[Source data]
+ + +
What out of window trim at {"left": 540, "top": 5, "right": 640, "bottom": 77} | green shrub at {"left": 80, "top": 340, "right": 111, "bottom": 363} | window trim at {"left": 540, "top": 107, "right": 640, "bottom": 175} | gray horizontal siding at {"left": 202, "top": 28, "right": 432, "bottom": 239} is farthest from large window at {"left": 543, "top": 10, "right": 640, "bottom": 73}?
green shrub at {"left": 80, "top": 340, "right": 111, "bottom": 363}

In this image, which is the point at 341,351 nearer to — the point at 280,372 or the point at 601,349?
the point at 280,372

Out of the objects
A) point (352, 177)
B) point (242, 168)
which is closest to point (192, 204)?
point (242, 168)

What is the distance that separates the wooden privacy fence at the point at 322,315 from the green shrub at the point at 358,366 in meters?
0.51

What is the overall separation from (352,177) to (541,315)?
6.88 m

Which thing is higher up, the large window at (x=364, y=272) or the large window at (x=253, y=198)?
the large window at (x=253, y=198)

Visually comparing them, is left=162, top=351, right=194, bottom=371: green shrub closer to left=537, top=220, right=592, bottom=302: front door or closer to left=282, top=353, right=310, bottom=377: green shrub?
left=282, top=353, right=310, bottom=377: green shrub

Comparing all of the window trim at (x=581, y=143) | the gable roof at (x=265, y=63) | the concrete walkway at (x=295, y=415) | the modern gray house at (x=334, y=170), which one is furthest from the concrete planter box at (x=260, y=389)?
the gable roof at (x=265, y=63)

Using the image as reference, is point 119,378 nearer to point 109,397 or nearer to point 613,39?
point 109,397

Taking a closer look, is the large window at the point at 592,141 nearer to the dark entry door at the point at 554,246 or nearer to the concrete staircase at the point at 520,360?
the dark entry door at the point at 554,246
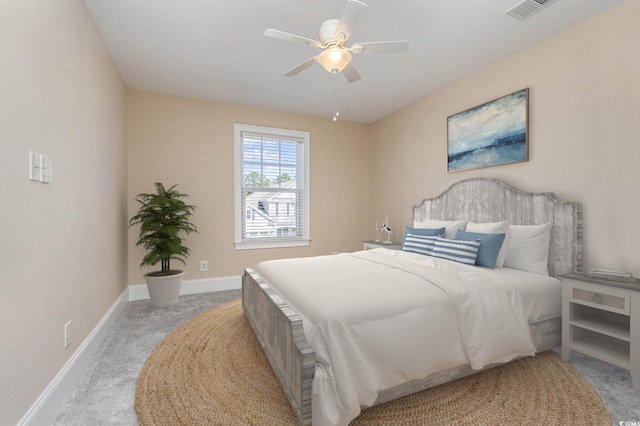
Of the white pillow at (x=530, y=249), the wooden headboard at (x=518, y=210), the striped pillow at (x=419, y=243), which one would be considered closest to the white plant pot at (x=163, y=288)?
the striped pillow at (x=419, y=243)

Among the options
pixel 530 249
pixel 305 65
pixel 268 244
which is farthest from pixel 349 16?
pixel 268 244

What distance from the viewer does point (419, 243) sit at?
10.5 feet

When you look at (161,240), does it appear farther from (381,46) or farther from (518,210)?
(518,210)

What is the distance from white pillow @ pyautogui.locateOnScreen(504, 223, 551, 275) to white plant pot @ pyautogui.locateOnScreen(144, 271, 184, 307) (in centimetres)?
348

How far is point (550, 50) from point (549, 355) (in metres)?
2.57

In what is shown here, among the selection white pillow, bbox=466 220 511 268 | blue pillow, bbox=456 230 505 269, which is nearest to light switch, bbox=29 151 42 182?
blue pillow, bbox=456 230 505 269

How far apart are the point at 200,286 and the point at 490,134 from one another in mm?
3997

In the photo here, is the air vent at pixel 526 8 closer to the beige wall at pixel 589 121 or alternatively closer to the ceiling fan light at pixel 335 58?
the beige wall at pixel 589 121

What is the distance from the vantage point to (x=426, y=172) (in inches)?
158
+ + +
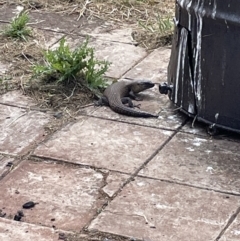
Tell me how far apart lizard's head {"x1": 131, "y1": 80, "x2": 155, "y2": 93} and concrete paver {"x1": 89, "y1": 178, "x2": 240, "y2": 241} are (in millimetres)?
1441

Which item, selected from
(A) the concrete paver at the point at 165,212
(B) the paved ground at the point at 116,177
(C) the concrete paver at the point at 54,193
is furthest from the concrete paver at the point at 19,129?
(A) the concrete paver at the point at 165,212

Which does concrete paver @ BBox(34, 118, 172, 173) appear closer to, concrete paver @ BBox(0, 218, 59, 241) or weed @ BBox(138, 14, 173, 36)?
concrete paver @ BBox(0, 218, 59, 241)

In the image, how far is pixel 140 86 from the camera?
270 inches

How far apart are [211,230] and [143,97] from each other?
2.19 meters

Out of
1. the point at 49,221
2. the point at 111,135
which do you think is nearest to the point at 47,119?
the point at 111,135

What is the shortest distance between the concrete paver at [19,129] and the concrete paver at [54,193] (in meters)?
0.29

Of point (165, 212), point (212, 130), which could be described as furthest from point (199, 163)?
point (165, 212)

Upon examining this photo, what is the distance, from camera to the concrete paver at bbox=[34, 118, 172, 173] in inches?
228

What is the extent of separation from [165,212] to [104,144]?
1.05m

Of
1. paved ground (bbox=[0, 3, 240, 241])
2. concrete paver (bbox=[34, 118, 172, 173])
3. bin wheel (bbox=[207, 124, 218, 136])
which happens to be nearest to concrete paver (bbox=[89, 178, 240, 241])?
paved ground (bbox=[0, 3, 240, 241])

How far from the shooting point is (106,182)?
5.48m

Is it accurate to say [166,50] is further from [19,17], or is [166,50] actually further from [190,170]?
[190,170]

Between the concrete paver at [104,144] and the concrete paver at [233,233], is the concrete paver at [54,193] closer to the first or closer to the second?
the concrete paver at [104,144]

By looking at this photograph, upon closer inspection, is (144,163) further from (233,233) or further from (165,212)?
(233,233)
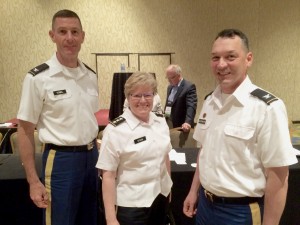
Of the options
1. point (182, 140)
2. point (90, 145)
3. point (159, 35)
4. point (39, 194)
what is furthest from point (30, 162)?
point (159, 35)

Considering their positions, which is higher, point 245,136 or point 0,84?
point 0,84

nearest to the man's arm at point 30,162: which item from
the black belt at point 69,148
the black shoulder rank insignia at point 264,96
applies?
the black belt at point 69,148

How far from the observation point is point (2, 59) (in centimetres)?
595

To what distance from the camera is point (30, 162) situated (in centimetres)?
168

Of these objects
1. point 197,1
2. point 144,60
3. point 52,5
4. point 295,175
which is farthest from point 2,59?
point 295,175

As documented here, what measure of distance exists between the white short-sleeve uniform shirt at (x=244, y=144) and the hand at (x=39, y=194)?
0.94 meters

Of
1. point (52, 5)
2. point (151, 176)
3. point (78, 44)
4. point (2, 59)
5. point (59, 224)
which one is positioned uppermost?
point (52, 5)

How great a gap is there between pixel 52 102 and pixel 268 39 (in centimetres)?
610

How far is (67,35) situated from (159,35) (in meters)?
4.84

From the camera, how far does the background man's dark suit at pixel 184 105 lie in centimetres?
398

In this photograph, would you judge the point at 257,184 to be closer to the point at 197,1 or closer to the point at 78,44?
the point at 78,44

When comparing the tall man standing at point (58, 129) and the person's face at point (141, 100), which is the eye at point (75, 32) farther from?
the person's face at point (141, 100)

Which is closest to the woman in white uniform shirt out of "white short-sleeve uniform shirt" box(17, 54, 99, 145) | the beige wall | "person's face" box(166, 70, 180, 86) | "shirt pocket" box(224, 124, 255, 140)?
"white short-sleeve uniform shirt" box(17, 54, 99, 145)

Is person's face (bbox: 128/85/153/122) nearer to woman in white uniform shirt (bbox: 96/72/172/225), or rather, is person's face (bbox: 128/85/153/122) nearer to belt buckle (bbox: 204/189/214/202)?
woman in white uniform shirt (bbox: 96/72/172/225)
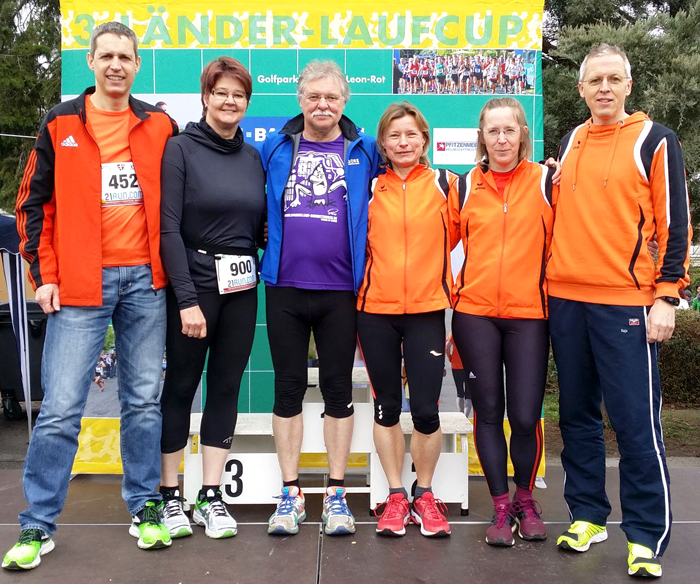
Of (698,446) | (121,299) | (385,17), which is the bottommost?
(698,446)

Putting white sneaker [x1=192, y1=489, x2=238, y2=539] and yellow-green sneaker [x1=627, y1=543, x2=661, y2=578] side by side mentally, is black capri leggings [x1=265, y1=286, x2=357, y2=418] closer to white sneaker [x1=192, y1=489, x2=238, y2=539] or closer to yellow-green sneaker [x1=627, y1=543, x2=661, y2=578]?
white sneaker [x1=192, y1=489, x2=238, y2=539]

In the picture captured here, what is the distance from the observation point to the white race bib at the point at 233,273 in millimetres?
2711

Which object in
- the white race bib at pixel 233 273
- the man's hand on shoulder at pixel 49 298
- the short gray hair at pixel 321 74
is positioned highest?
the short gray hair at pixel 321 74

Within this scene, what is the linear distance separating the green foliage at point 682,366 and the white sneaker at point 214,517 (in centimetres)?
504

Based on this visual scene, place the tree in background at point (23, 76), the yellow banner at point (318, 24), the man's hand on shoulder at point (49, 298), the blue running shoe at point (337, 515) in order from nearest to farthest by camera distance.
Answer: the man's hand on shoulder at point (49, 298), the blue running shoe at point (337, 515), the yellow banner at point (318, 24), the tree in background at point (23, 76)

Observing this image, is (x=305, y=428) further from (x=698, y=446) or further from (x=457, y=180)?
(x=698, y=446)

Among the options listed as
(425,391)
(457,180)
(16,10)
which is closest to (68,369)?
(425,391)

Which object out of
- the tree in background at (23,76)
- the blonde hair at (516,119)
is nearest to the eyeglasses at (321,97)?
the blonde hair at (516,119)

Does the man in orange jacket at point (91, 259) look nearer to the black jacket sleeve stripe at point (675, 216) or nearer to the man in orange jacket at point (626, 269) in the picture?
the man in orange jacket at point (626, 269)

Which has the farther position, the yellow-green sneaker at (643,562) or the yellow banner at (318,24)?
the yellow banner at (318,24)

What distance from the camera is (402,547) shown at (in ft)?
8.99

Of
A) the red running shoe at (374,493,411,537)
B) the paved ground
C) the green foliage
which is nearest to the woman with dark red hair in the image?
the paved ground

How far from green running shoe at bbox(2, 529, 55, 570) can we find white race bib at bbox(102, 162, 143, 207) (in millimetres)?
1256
+ + +
Problem: List each line of the listing above that contains the word "picture".

Output for this exercise:
In the picture captured here, what is the distance from the observation point to the white race bib at the point at 233,273 in millimetres?
Does the man in orange jacket at point (91, 259) look nearer to the black jacket sleeve stripe at point (675, 216) or nearer to the man in orange jacket at point (626, 269) in the picture?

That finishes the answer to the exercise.